**** Records for the task ****

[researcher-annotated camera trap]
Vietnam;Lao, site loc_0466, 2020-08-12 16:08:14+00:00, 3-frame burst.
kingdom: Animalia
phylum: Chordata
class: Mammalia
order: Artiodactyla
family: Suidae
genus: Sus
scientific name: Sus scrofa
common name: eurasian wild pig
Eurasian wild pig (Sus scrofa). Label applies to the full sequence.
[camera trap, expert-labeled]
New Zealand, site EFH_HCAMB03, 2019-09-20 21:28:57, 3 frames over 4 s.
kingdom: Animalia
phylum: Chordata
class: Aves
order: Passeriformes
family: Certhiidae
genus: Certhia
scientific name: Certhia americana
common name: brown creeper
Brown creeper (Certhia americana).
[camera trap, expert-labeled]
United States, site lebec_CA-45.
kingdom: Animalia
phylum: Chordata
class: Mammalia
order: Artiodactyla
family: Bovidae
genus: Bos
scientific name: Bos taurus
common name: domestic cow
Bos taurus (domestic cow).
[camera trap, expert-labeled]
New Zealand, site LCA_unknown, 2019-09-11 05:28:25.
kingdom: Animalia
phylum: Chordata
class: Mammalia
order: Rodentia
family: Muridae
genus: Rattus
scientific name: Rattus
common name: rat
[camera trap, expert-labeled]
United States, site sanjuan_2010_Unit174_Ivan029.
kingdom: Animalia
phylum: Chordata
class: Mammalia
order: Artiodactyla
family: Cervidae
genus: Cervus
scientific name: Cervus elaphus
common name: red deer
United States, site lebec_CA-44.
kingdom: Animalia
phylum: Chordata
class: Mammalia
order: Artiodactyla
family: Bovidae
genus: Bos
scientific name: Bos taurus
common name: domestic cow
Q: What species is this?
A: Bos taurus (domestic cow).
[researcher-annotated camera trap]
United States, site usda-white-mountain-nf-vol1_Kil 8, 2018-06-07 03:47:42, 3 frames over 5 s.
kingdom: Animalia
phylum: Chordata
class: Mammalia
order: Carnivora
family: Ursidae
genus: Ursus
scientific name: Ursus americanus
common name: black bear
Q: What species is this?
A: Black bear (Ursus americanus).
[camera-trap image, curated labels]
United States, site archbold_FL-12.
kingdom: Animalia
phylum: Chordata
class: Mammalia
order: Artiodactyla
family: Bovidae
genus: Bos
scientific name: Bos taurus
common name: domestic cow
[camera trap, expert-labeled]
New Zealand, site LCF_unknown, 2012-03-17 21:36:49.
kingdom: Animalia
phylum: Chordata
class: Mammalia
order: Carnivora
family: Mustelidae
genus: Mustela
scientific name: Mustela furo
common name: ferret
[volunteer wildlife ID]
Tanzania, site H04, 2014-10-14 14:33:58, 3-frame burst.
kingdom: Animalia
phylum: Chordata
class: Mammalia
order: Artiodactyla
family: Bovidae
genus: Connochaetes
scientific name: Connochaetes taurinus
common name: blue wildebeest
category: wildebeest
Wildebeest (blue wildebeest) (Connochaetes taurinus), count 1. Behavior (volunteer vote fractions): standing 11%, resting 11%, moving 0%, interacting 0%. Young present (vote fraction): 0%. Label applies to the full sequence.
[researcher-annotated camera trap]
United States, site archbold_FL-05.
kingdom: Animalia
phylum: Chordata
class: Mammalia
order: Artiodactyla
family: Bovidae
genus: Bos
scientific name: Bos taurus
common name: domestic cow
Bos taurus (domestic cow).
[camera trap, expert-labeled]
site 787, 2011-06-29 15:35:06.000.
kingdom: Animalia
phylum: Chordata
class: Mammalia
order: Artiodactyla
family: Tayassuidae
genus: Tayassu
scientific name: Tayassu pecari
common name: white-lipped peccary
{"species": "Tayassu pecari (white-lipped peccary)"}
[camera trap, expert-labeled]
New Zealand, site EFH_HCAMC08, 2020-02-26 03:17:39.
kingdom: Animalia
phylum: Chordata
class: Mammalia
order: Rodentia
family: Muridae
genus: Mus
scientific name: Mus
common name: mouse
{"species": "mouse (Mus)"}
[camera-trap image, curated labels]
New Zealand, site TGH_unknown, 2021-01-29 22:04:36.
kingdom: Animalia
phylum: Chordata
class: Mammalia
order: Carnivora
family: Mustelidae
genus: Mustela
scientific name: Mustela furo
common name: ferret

****

● Task to complete
Word for word, please print every line from the beginning of the records to the line bearing "scientific name: Rattus", counting both ends and stopping there.

● Answer space
[researcher-annotated camera trap]
Vietnam;Lao, site loc_0466, 2020-08-12 16:08:14+00:00, 3-frame burst.
kingdom: Animalia
phylum: Chordata
class: Mammalia
order: Artiodactyla
family: Suidae
genus: Sus
scientific name: Sus scrofa
common name: eurasian wild pig
Eurasian wild pig (Sus scrofa). Label applies to the full sequence.
[camera trap, expert-labeled]
New Zealand, site EFH_HCAMB03, 2019-09-20 21:28:57, 3 frames over 4 s.
kingdom: Animalia
phylum: Chordata
class: Aves
order: Passeriformes
family: Certhiidae
genus: Certhia
scientific name: Certhia americana
common name: brown creeper
Brown creeper (Certhia americana).
[camera trap, expert-labeled]
United States, site lebec_CA-45.
kingdom: Animalia
phylum: Chordata
class: Mammalia
order: Artiodactyla
family: Bovidae
genus: Bos
scientific name: Bos taurus
common name: domestic cow
Bos taurus (domestic cow).
[camera trap, expert-labeled]
New Zealand, site LCA_unknown, 2019-09-11 05:28:25.
kingdom: Animalia
phylum: Chordata
class: Mammalia
order: Rodentia
family: Muridae
genus: Rattus
scientific name: Rattus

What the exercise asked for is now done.